I just couldn't stand the fact that my mom thinks I'm selfish and cruel. I know how it feels to be isolated. rejected, and abandoned as how I sometimes feel living in the society being not accepted. I just don't want Dori to feel that way. And most part of the sadness also comes from that fact that my parent's don't understand what I am going through.



With anger, I soon left home but soon I had to regret. One last chance to see Dori again would mean a lot to me. But I just couldn't go back home. So now I'm here at my grandfather's cemetery, about an hour away from home. I just had to come here for many reasons.
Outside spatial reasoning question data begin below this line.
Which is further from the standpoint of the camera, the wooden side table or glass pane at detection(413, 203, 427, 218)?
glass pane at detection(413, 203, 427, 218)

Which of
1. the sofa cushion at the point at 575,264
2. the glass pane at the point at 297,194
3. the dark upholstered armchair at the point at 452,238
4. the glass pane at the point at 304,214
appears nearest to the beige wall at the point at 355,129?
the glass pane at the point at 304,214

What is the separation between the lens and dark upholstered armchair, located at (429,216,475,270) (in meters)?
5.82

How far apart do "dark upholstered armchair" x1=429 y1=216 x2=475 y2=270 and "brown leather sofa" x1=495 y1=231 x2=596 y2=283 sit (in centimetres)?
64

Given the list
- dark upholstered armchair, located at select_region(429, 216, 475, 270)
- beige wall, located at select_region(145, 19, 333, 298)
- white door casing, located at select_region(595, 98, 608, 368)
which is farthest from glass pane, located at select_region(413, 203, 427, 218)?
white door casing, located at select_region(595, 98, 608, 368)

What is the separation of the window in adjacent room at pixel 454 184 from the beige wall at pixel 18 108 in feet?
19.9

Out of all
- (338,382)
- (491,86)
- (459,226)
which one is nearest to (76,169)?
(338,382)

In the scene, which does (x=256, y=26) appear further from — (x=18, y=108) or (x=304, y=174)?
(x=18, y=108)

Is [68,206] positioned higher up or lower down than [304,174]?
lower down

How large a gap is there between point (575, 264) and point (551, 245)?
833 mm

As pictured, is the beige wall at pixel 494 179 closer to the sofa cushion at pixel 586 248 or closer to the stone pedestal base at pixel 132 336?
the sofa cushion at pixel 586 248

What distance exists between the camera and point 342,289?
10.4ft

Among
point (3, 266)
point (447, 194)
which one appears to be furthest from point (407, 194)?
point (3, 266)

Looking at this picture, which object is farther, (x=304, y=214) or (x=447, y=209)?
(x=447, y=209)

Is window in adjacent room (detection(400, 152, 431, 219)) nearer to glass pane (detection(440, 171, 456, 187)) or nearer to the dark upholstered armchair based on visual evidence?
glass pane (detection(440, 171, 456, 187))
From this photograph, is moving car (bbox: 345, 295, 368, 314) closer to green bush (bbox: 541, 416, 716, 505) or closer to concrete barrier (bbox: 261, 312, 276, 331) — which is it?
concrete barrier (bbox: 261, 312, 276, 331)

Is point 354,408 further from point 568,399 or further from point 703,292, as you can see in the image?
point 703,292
A week shy from 6 years ago, my grandfather died. About a week after I had returned to Korea. That was the closest death I encountered during my life, and yet I didn't have much feelings on the day of his death. Probably because grandpa had been ill for years already and I myself didn't have a chance to spend much time with him. Yes it was a sad moment for all of our family members but the feeling didn't quite strike me until he was buried. Maybe because i felt sorry for not being so sad as I am now for grandpa's death at that time, or maybe if all dogs really go to heaven grandpa is the closest person Dori know's in heaven, I just had to come see grandpa. Still sad and emotionally fragile, but I'm glad I came here. It's quite comforting. 


Here is one memory of grandpa and Dori that I would like to share. Once my family and grandparents went to a place for vacation. We all went to sleep and then mom heard Dori chewing on something really hard. Since we did not give him anything to chew on mom woke up to see what he was chewing. It turned out to be my grandfather's dentures. I don't know why he had an interest on such thing, but the incident has become one funny thing to remember grandpa. And soon Dori will be remembered from the story too.